The agencies in January issued a report on the current and projected economic viability of Millstone and signaled support for state procurement of its output under a program reserved for renewable resources such as large-scale hydropower, wind and solar. (See Conn. Regulators Signal Support for Millstone.)

Given the record of opposition to that move by consumer groups and non-renewable resource owners, it is not clear what new information the PURA expects to hear between now and January to justify its decision.

Millstone reactor unit | Dominion Energy

The DEEP last month issued its final determination on six projects selected for its January request for proposals for Class I renewable energy sources, including one offshore wind project, one anaerobic digestion project, three fuel cell projects and one fuel cell project with combined heat and power.
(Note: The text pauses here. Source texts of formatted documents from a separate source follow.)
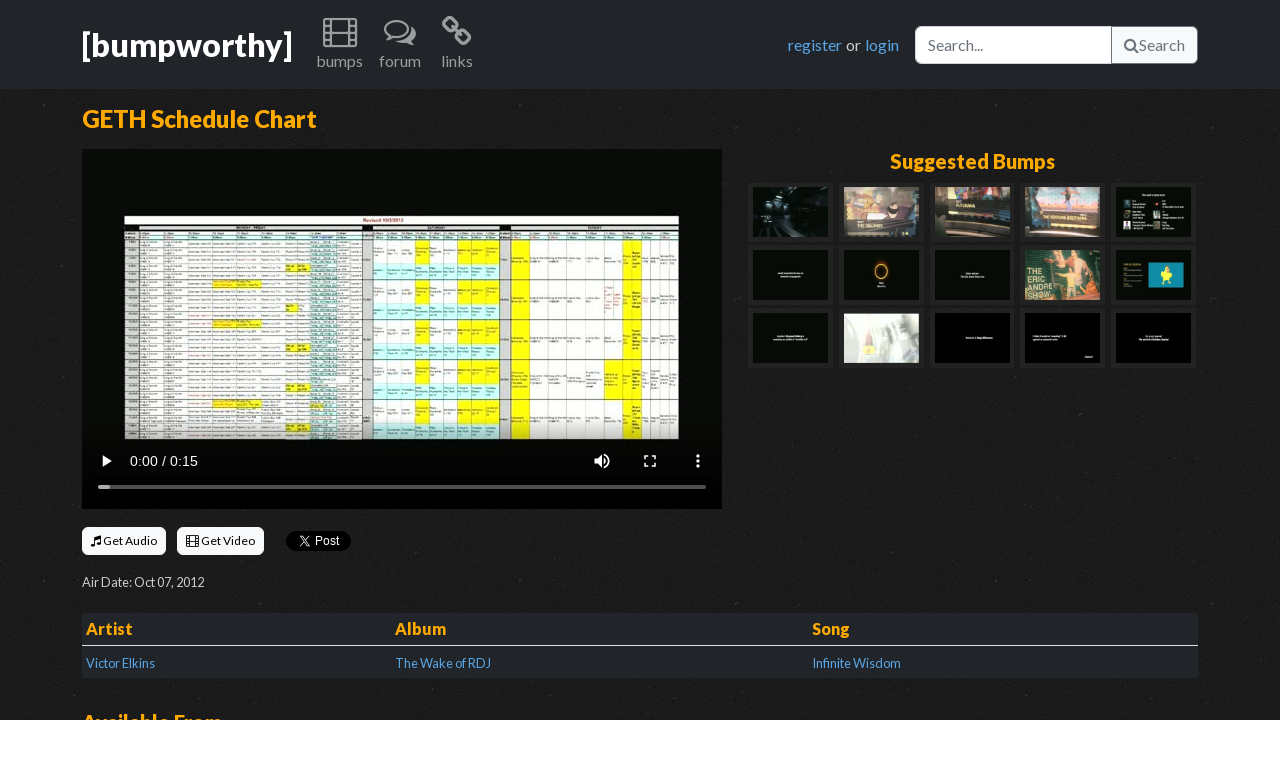

--- FILE ---
content_type: text/javascript; charset=utf-8
request_url: https://www.bumpworthy.com/build/assets/api.cfa3a7a0.js
body_size: -292
content:
import{t as i}from"./toast.52fffd63.js";import"./boot.067fb3d4.js";import"./bootstrap.esm.8fec2c6c.js";function x(r,n,o=null,u=()=>{},s=()=>{},e=!0){r||(r="GET"),$.ajax({url:n,method:r,data:o}).done(function(t,a,c){t.success?u(t):e&&i("text-bg-danger",t.message)}).fail(function(t,a,c){e&&i("text-bg-danger","An error occurred during the request."),s()})}export{x as c};


--- FILE ---
content_type: text/javascript; charset=utf-8
request_url: https://www.bumpworthy.com/build/assets/bump.641de3ed.js
body_size: 949
content:
import"./boot.067fb3d4.js";import{t as g}from"./toast.52fffd63.js";import{c as l}from"./api.cfa3a7a0.js";import{A as b,a as v}from"./constants.a9315e6f.js";import"./bootstrap.esm.8fec2c6c.js";/*! js-cookie v3.0.1 | MIT */function s(e){for(var t=1;t<arguments.length;t++){var n=arguments[t];for(var d in n)e[d]=n[d]}return e}var w={read:function(e){return e[0]==='"'&&(e=e.slice(1,-1)),e.replace(/(%[\dA-F]{2})+/gi,decodeURIComponent)},write:function(e){return encodeURIComponent(e).replace(/%(2[346BF]|3[AC-F]|40|5[BDE]|60|7[BCD])/g,decodeURIComponent)}};function f(e,t){function n(o,c,i){if(!(typeof document>"u")){i=s({},t,i),typeof i.expires=="number"&&(i.expires=new Date(Date.now()+i.expires*864e5)),i.expires&&(i.expires=i.expires.toUTCString()),o=encodeURIComponent(o).replace(/%(2[346B]|5E|60|7C)/g,decodeURIComponent).replace(/[()]/g,escape);var r="";for(var a in i)!i[a]||(r+="; "+a,i[a]!==!0&&(r+="="+i[a].split(";")[0]));return document.cookie=o+"="+e.write(c,o)+r}}function d(o){if(!(typeof document>"u"||arguments.length&&!o)){for(var c=document.cookie?document.cookie.split("; "):[],i={},r=0;r<c.length;r++){var a=c[r].split("="),p=a.slice(1).join("=");try{var u=decodeURIComponent(a[0]);if(i[u]=e.read(p,u),o===u)break}catch{}}return o?i[o]:i}}return Object.create({set:n,get:d,remove:function(o,c){n(o,"",s({},c,{expires:-1}))},withAttributes:function(o){return f(this.converter,s({},this.attributes,o))},withConverter:function(o){return f(s({},this.converter,o),this.attributes)}},{attributes:{value:Object.freeze(t)},converter:{value:Object.freeze(e)}})}var m=f(w,{path:"/"});function h(e){let t="";e.newTags.forEach(n=>{t+='<div class="d-inline-flex justify-content-center align-items-center px-2 py-1 me-2 mb-2 bg-color-333 rounded" data-bw-tag-id="'+n.id+`">
`,t+='    <a href="#" class="me-2 bw-remove-tag" title="remove tag" data-bw-bump-id="'+n.bumpId+'" data-bw-tag-id="'+n.id+`">
`,t+=`        <i class="icon-remove text-danger"></i>
`,t+=`    </a>
`,t+='    <a href="/bumps/by_tag/'+n.id+'" class="fw-bold"><small>'+n.name+`</small></a>
`,t+=`</div>
`}),$("#bw-id-tags").append(t),$('form[data-bw-form="add-tags"]').trigger("reset"),g("text-bg-success","Tags added!")}function A(){var e={bumpId:this.getAttribute("data-bw-bump-id"),tagId:this.getAttribute("data-bw-tag-id")};return l("GET",v,e,n=>{$('div[data-bw-tag-id="'+n.id+'"]').fadeOut(400,function(){$(this).remove()})}),!1}function C(){const e=$(this).serializeArray();let t=null;return e.forEach(n=>{n.name=="tags"&&(t=n.value)}),t==null||t===""||l("POST",b,$(this).serialize(),h),!1}function x(){const e="/admin/api/bumps/togglelive",t={id:this.getAttribute("data-bw-bump-id")};return l("POST",e,t,d=>{window.location.reload()}),!1}function T(){return $('form[data-bw-form="disqus"]').find('input[name="selection"]').is(":checked")?m.set("bw_disqus_enabled","true",{expires:365,path:"/"}):m.remove("bw_disqus_enabled",{path:"/"}),window.location.reload(),!0}$(function(){$(document).on("click","a[data-bw-tag-id]",A),$(document).on("click","#bw-id-toggle-live",x),$(document).on("submit",'form[data-bw-form="add-tags"]',C),$(document).on("click",'form[data-bw-form="disqus"] input[name="selection"]',T)});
According to the department, the selected projects total 254 MW and 1,285,360 MWh/year, equal to 4.7% of the state’s load, with a levelized 2018 constant dollar load-weighted average price of $80.04/MWh for energy plus renewable energy credits.
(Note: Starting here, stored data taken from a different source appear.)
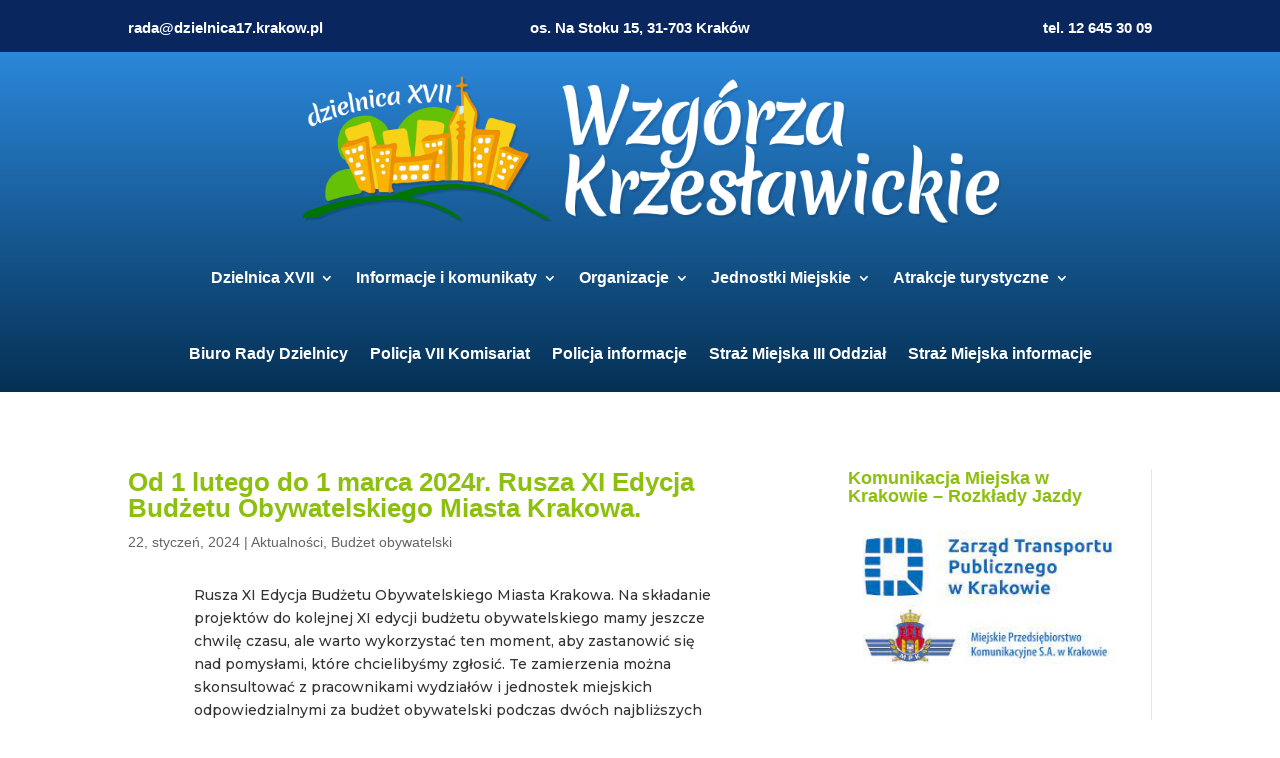

--- FILE ---
content_type: text/css
request_url: http://dzielnica17.krakow.pl/wp-content/et-cache/13790/et-core-unified-13790.min.css?ver=1748344475
body_size: 435
content:
@media screen and (min-width:981px){.sub-menu{min-width:200px}#top-menu li li a{width:360px;padding:4px 4px}}.et_pb_slider .et-pb-controllers a{width:20px;height:20px;margin:0 8px;border-radius:50%}.et_pb_slider .et-pb-controllers a.et-pb-active-control{background-color:#000}a:focus,button:focus,input:focus{outline:2px solid #000;outline-offset:2px}.footer p,.et_pb_text{color:#333333!important}a{color:#004080}a:hover{color:#001f4d}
Winners among the approximately 100 projects that responded to Connecticut’s zero-carbon RFP must enter power purchase agreements with either of the state’s two leading utilities, Eversource Energy and United Illuminating.

Class Act

In written comments filed with the PURA last year, Eversource contended that Millstone is neither a Class I, II nor III renewable resource and “cannot simultaneously be a competitive merchant generator and receive state-sponsored financial support.” The utility argued that any financial remedy “should be based on cost-of-service principles with correspondingly limited returns on equity to reflect the reduction in risk resulting from Millstone’s receipt of state financial support that is unavailable to other non-renewable merchant generators.”
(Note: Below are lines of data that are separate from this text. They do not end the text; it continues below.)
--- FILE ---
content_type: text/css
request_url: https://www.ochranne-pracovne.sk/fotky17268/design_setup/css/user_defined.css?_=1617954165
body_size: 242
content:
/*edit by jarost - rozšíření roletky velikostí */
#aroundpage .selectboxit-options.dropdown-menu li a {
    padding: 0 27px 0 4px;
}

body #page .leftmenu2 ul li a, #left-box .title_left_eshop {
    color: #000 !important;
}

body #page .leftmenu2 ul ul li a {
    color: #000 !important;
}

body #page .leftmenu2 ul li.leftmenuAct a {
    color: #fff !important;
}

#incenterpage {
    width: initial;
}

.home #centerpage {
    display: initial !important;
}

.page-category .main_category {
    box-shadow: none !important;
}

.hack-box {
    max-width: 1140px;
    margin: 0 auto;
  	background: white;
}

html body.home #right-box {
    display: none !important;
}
Under Connecticut’s renewable portfolio standard, Class I represents resources such as solar, wind, geothermal, biogas, sustainable biomass, and wave or tidal power, as well as run-of-river hydropower facilities not exceeding 30 MW in capacity. Class II resources include trash-to-energy facilities that have obtained required permits, while Class III covers customer-side CHP systems, electricity conservation and load management programs, and systems that recover waste heat or pressure from commercial and industrial processes.

Emissions Costs

The DEEP’s analysis showed that while Millstone’s retirement would not trigger a need for new capacity in Connecticut specifically, it would for new generation capacity in New England as a whole. Replacement capacity procured through ISO-NE would likely be gas-fired, exacerbating security and system reliability issues because of the region’s heavy reliance on gas for power generation.

If Millstone’s two units stopped operating, CO2 emissions for the entire New England electric sector would increase by 80 million short tons, or 25%, through 2035, according to the department. Replacing at least 25% of Millstone’s output with hydropower, demand reduction, energy storage and zero-emission renewable energy would be necessary for Connecticut to achieve its statutory greenhouse gas emissions-reduction targets, costing the state’s ratepayers an estimated $1.8 billion, the department said.

Even with that investment, regional emissions would increase by 20%. Replacing 100% of Millstone’s output with zero-carbon resources would cost Connecticut ratepayers approximately $5.5 billion, the DEEP said.